Before you do anything else, make sure that the keras package is imported in the correct cell of your jupyter notebook. The package MUST be imported in the correct cell. If you started from the barebone_template.ipynb, this is the cell:
You can check if you import packages in the correct cell by navigating to /app/model/your_notebook.py and check whether the keras package is imported. This is the file that will be used once you issue the | fit or | apply command over in Splunk. Here an example of how the .py file from the barebone_template.ipynb looks like:
If this did resolve your issue, great. If not, keep on reading.
The docker container image you use, must have the keras library installed, otherwise the library is not available through the | fit and | apply command in Splunk SPL.
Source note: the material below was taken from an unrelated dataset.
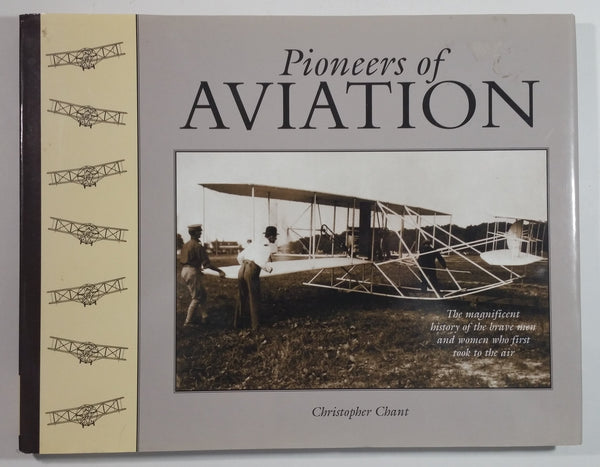 Pioneers of Aviation 'The magnificent history of the brave men and women who first took to the air' Hard Cover Book - Christopher Chant - Grange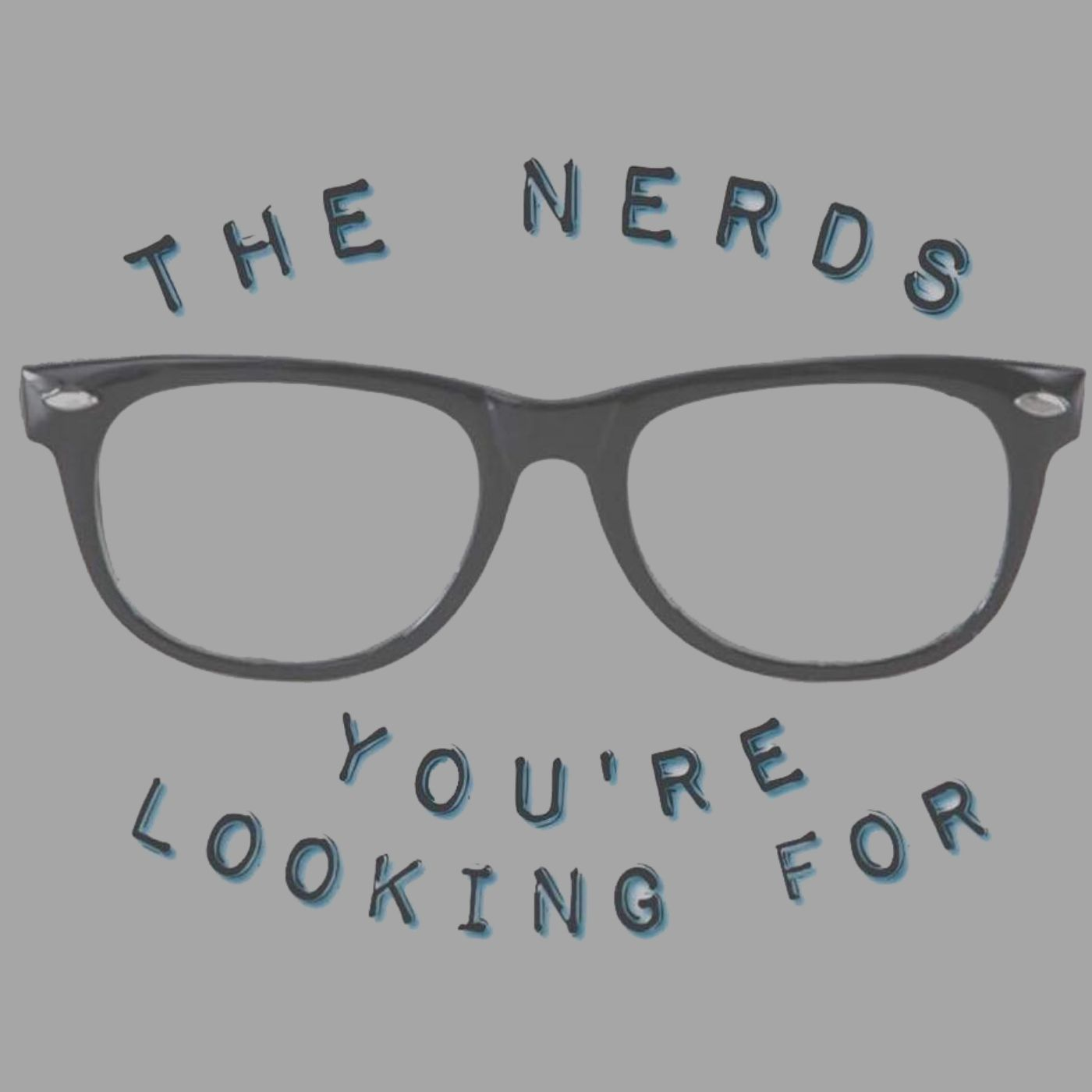 The Nerds You're Looking For | TV/Film Podcast show art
Try resolving your issue by either ...
... using the pre-built 'Transformers CPU (5.1.1)' container image
... using the pre-built 'Transformers GPU (5.1.1)' container image
... build your own docker image as described here
Make sure to update your DSDL app to the latest version in order to have these pre-built container images available.
Let me know if I can help you any further.